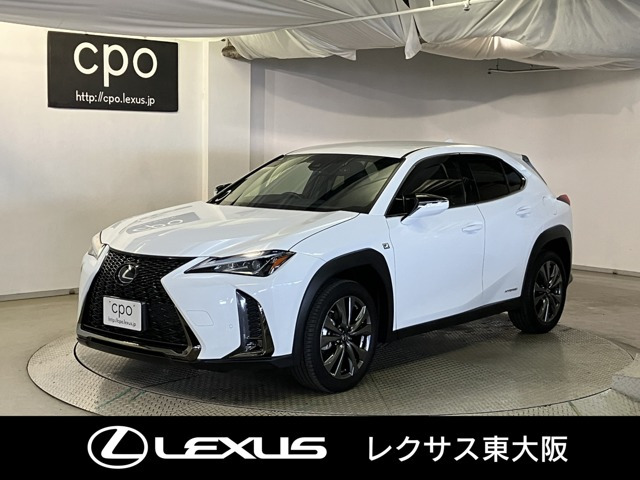 UX 250h Fスポーツ 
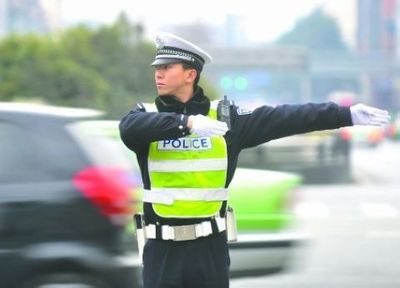 交警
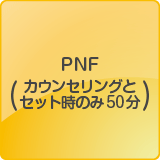 PNF（カウンセリングとセット時のみ50分）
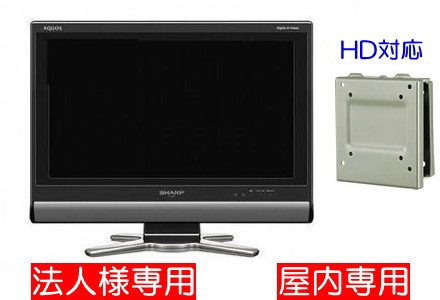 液晶テレビ20型LC-20D50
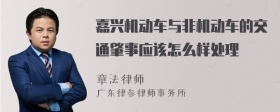 嘉兴机动车与非机动车的交通肇事应该怎么样处理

# # # # # # #

#### Instructions for the task:
Repeat all the material above exactly, apart from the pictures.

#### Exercise answer:
 UX 250h Fスポーツ 
 交警
 PNF（カウンセリングとセット時のみ50分）
 液晶テレビ20型LC-20D50
 嘉兴机动车与非机动车的交通肇事应该怎么样处理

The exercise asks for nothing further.